China's top exports to the Philippines were electrical machinery and equipment, mechanical appliances, iron and steel, minerals, and clothing accessories.


Domingo said that the strong showing in 2010 of the country's merchandise exports exceeded everyone's expectations.


"The challenge now is to build on the strengths of the current export business in the next three years to level up our export performance and double up three years after by seizing opportunities for the country's agribusiness and resource-based products," Domingo said.


Philippine exports are also expected to further gain impetus after the launching early last year of the China-ASEAN Free Trade Area.

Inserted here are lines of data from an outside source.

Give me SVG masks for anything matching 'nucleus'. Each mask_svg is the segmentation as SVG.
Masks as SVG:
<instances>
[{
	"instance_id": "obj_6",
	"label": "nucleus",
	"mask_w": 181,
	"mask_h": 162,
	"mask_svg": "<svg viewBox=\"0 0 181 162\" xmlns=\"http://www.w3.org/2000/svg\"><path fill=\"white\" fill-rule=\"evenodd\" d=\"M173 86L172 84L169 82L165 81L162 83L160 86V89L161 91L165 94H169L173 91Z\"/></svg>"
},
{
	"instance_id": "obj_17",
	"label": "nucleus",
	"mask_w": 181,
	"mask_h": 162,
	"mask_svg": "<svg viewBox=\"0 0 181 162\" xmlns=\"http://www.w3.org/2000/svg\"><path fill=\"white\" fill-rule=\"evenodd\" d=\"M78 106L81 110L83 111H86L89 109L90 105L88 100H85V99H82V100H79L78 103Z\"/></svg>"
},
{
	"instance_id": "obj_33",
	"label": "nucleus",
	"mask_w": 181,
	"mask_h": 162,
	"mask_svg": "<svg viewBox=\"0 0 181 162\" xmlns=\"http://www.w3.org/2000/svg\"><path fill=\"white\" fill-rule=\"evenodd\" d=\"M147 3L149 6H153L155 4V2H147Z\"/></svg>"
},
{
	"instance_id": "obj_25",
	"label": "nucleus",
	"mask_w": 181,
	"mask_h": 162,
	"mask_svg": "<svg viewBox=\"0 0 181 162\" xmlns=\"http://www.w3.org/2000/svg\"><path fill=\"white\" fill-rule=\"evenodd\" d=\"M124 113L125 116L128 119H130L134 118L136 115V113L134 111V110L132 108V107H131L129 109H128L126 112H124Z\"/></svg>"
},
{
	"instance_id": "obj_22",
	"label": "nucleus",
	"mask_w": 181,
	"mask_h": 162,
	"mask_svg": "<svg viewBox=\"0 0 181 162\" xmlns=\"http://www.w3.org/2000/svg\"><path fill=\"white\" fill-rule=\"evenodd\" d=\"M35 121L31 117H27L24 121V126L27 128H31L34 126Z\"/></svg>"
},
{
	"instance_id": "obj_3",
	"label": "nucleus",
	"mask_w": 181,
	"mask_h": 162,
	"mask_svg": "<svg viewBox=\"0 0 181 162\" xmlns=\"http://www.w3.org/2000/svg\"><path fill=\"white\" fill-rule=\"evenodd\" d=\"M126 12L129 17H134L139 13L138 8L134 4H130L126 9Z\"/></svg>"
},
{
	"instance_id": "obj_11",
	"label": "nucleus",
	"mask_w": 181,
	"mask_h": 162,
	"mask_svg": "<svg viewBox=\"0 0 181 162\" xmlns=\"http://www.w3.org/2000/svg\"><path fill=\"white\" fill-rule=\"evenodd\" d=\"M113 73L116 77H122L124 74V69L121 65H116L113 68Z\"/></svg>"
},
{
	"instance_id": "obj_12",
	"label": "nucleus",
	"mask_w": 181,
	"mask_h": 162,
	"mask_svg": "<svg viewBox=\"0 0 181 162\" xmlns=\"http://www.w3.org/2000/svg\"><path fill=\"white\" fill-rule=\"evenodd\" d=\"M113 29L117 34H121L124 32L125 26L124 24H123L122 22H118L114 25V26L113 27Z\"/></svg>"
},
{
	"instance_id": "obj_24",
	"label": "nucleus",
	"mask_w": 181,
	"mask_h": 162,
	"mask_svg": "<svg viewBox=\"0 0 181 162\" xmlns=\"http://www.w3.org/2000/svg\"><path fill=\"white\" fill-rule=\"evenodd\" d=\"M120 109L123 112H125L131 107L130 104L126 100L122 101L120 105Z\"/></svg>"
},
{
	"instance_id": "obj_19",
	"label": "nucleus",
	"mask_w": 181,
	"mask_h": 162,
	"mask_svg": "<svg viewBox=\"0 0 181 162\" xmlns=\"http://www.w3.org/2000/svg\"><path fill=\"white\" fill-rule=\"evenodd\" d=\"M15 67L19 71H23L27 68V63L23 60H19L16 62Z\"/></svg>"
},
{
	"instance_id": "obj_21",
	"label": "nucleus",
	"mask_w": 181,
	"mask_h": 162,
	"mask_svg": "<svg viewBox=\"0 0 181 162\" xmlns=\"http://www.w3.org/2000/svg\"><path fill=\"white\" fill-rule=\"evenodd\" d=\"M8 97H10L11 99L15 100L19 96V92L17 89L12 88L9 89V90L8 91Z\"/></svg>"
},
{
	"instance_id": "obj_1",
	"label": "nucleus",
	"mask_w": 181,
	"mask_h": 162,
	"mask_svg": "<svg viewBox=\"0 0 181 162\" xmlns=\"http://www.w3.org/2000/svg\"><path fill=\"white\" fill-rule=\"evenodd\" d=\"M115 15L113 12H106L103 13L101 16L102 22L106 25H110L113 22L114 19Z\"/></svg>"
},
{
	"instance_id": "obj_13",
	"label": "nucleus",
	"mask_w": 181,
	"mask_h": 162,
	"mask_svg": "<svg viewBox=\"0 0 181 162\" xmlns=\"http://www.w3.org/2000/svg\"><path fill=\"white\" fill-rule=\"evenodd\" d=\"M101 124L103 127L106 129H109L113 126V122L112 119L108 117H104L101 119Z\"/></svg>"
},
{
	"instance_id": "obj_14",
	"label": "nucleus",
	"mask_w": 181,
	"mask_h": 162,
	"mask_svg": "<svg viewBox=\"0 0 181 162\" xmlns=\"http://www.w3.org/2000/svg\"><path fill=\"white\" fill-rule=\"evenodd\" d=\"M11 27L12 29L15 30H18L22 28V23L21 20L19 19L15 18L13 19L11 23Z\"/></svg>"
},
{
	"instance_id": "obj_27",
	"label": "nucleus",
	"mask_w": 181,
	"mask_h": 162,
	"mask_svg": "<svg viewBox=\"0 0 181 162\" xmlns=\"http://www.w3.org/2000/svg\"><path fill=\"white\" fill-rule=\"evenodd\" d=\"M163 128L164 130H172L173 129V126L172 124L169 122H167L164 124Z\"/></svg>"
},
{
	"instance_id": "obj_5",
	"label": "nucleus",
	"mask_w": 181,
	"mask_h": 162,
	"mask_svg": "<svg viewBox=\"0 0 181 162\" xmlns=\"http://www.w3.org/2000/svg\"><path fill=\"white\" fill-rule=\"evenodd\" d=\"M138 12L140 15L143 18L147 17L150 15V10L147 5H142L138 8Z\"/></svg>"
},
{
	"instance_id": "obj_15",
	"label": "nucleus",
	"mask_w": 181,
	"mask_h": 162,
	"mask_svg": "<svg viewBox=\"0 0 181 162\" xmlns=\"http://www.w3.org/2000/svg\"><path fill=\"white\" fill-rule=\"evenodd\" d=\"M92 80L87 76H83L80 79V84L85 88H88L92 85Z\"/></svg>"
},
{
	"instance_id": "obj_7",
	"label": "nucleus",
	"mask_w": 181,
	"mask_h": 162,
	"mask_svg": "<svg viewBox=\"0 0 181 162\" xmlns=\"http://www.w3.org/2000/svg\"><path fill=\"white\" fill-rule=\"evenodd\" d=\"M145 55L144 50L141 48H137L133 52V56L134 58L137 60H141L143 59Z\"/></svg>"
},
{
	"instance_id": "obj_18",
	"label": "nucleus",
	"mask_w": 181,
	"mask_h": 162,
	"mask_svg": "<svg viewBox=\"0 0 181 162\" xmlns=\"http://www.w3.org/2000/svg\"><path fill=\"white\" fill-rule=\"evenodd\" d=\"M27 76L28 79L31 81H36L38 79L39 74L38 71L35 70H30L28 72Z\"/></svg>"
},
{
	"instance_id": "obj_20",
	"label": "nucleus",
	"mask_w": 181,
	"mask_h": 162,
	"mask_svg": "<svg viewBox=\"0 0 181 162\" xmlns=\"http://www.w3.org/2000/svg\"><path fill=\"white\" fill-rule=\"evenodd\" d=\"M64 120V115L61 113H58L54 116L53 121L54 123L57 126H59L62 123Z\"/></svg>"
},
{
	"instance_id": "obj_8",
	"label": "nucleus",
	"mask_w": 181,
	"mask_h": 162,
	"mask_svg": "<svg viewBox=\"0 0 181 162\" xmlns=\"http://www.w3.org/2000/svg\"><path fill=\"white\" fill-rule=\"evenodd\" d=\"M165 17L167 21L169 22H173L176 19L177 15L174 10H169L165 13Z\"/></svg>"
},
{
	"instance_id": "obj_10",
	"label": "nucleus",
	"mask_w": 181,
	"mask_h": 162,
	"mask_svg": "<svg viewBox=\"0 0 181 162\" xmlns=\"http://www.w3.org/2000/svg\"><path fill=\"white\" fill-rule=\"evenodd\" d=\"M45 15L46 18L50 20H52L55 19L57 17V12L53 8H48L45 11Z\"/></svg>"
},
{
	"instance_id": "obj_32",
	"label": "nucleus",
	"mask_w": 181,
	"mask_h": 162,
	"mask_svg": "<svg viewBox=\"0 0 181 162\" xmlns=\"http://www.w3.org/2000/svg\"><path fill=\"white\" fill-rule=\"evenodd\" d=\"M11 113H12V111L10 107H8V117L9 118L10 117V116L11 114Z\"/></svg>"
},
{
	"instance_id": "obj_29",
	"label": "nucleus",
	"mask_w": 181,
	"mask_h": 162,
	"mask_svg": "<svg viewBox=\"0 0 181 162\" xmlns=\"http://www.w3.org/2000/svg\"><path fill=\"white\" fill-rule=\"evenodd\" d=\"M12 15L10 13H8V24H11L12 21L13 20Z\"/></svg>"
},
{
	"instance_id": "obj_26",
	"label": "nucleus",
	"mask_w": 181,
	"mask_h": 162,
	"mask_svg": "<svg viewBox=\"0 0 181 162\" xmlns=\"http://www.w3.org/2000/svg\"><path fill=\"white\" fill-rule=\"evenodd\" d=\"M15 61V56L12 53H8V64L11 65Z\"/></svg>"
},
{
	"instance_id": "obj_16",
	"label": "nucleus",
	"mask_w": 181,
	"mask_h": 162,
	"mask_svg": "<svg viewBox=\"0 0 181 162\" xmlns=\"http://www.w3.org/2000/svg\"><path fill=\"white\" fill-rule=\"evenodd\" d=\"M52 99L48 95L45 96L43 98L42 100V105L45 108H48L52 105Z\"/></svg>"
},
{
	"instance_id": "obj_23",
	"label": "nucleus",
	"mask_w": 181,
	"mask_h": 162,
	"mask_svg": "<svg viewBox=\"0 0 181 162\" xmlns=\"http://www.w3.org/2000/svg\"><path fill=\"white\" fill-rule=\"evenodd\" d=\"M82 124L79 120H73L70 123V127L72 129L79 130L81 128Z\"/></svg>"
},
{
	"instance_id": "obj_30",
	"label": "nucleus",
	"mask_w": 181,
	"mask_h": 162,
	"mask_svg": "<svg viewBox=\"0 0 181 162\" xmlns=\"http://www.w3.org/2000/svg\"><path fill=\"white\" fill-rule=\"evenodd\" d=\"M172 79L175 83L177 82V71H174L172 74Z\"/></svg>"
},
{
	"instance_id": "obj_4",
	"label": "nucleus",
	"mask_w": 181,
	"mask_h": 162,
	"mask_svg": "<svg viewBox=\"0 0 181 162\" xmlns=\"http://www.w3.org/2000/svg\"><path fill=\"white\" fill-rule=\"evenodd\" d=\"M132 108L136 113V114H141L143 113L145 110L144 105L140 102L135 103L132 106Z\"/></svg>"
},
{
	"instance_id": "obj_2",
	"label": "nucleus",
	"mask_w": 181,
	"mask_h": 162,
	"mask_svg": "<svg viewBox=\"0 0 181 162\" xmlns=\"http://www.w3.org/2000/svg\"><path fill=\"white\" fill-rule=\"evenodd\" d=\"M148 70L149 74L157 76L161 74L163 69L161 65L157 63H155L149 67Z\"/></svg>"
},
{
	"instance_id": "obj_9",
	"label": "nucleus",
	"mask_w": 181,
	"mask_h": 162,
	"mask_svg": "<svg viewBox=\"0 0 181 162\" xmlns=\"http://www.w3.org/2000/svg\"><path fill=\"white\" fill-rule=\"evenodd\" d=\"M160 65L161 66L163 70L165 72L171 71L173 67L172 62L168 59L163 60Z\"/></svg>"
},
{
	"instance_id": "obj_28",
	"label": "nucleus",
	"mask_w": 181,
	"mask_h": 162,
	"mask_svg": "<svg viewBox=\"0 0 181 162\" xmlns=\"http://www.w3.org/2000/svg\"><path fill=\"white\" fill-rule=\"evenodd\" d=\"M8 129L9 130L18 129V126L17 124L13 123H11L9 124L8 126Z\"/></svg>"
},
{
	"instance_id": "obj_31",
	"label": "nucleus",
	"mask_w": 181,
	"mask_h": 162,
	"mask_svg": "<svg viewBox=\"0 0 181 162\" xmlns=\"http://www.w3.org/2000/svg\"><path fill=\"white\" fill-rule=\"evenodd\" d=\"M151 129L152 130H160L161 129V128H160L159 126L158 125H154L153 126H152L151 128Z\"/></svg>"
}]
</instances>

The Philippines is a founding member of the Association of Southeast Asian Nations, which has now ten members.


The China-ASEAN Free Trade Area is the world's largest free trade zone, covering 1.9 billion people and boasting a production value of 6 trillion U.S. dollars and a trade volume of 4.5 trillion U.S. dollars.


As tariff and non-tariff barriers between China and ASEAN are gradually removed, and as trade in goods and services and investment markets opened to each another, China and ASEAN countries have experienced a continuous increase in mutual trade and direct investment.


Philippine Ambassador to Bejing Francisco Benedicto has earlier called on Philippine firms to sell more agricultural products, processed food and minerals to China, saying this sector comprises less than five percent of China's imports from the Philippines.


Benedicto also encouraged Chinese companies to visit the Philippines to explore investment opportunities and to increase interaction between the private sectors of both sides.